Accessing MGnify API Resources#

The MGnify API provides access to multiple types of resources (or endpoints) such as studies, samples, analyses, runs, and more. This notebook shows you how to

  1. Discover what resources are available

  2. Inspect what query parameters each resource accepts


# uncomment below if colab
#!pip install mgnipy

Starting up a mgnipy.MGnipy client#

For more details on configuring mgnipy and the detault configuration go to the “congifuration” page

from mgnipy import MGnipy
# init
MG = MGnipy(
    # add a configuration
    cache_dir=None,
)
# print the MGnipy instance to see its configuration (credentials are not printed)
print(MG)
MGnipy(config=api_version=<SupportedApiVersions.V2: 'v2'> base_url=HttpUrl('https://www.ebi.ac.uk/') cache_dir=None)

Exploring the available resources#

We can learn more about the MGnify API and its available resources via the MGnipy client.

# to list all avail resources
MG.list_resources()
['analyses',
 'analysis',
 'assemblies',
 'assembly',
 'genomes',
 'genome',
 'publications',
 'publication',
 'samples',
 'sample',
 'studies',
 'study',
 'runs',
 'run',
 'biomes',
 'biome',
 'catalogues',
 'catalogue',
 'private_studies']

For more detail here we can describe the resource using the helper method .describe_resource() or .describe_resources()
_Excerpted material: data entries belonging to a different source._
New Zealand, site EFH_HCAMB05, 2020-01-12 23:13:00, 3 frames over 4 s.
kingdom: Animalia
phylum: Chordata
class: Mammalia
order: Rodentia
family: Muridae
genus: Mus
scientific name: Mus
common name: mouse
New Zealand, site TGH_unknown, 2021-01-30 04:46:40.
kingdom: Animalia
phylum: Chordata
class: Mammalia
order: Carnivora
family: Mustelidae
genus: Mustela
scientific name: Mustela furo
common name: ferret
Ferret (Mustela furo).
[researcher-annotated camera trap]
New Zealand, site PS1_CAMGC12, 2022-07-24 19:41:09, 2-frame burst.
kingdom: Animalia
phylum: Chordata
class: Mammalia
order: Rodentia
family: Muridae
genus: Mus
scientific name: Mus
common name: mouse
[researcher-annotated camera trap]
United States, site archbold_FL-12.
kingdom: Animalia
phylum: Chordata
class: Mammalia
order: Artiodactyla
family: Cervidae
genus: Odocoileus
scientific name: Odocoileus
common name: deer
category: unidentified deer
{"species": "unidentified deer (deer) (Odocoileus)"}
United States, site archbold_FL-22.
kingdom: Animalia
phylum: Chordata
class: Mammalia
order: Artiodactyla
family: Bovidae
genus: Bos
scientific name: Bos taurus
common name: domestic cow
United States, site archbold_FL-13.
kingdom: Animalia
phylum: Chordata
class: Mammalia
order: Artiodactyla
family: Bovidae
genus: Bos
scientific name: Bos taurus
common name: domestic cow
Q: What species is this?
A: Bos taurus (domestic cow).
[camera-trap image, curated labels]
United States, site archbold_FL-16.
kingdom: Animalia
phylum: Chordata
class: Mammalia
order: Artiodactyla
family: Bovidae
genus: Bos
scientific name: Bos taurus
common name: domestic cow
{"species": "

print("studies list endpoint:")
MG.describe_resource("studies")

print("\n----------\n")

print("analysis detail endpoint:")
MG.describe_resource("analysis")
studies list endpoint:
List all studies analysed by MGnify

MGnify studies inherit directly from studies (or projects) in ENA.

Supported parameters:
- order: ListMgnifyStudiesOrderType0 | None | Unset
- biome_lineage: None | str | Unset The lineage to match, including all descendant biomes
- has_analyses_from_pipeline: None | PipelineVersions | Unset If set, will only show studies with analyses from the specified MGnify pipeline version
- search: None | str | Unset Search within study titles and accessions
- page: int | Unset Default: 1.
- page_size: int | None | Unset

----------

analysis detail endpoint:
Get MGnify analysis by accession

MGnify analyses are accessioned with an MYGA-prefixed identifier and correspond to an individual Run
or Assembly analysed by a Pipeline.

Supported parameters:
- accession: str

Each of the listed resource proxies above is a MGnifier that maps directly to a MGnify API endpoint. More information on the proxies can be found on the proxies page , but at a glance:

  • the plural resources (e.g. analyses studies) represent collection/list endpoints from the API

    e.g.

    • Studies: Lists of MGnify studies

    • Analyses: Lists of MGnify pipeline analyses on runs or assemblies

    Usually we use MGnifyList endpoints to search or filter for a list of the resource

  • the singular (e.g. analysis study) represent a detail endpoint (i.e., getting the details of a single study, analysis, etc)

    e.g.

    • Study: Details/metadata for a study given its study accession id

    • Analysis: Details/metadata for a MGnify Analysis given its MGnify analysis accession id

    MGnifyDetail endpoints are used to get the metadata for a given item.

  • typically one would:

    1. first acquire a MGnifyList of Studies

    2. and then for each item (study) in Studies get their MGnifyDetail StudyDetail

Accessing a Resource#

To use a given endpoint you can access it as an attribute of your mgnipy.MGnipy instance.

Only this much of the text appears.